Tell us about your time at LSE? What are you most proud of?
I joined LSE100 as a graduate teaching assistant during its pilot year in 2010. I envisioned this as a short-term teaching role that would allow me to build on my previous teaching experience in Government and International Relations, but it turned into much more! Designing and running an interdisciplinary course for 1600+ students is incredibly challenging, but also rewarding. We have an outstanding team of four administrators and about 28 teachers who work hard to make the course a success for our diverse and highly motivated student body.
Working with students is absolutely the best part of the job, and it makes me happy to see our undergraduates taking risks as they engage with unfamiliar ideas, analytical methods, and types of data – especially when they discover their own previously unrecognized talents and interests.

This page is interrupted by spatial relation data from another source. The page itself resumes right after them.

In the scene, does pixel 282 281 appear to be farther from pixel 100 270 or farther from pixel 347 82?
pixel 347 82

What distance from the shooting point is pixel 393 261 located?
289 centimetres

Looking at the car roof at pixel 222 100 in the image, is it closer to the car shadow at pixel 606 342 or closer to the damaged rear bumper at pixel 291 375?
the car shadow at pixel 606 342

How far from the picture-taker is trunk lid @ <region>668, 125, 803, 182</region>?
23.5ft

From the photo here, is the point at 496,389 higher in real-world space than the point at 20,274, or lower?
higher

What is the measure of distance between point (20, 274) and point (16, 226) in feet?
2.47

I’m also very proud of the positive, collegial environment that we have created in the LSE100 team, which is exceptionally supportive of PhD students and early career scholars. It is gratifying to see the friendships and productive academic partnerships that come out of the team year after year.
Finally, I’m very proud of our contribution to LSE. The history of this institution is extraordinary, and it is very special to be part of its ongoing work toward “the betterment of society” through education and research.

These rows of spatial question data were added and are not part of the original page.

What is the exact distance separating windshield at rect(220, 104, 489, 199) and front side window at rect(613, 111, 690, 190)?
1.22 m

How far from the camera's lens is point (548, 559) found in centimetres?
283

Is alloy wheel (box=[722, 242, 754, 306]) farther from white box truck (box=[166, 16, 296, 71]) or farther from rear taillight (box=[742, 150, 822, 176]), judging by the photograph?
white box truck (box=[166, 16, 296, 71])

Professor Niki Lacey said:
Jessica Templeton has shown outstanding leadership and dedication in coordinating LSE100 over a long period and, most recently, in restructuring the course in response to extensive consultation with and feedback from students and colleagues. During the 5 years in which I have been involved in the course as a teacher, member of the exam board and member of the management committee, I have witnessed Jessica’s passionate commitment to the enterprise; her strong intellectual and pedagogical grasp of how the course should be shaped, developed and delivered; and, equally important, her personal skills in motivating students and colleagues. Jessica is a natural leader, and a natural consensus-builder. She is also a phenomenally hard worker. LSE is hugely fortunate to have her in charge of its flagship foundation course.
Professor Mary Morgan said:
When I think about how the course has changed over the last few years under her leadership it is astounding – she improved what was already a good idea into a wonderful creation.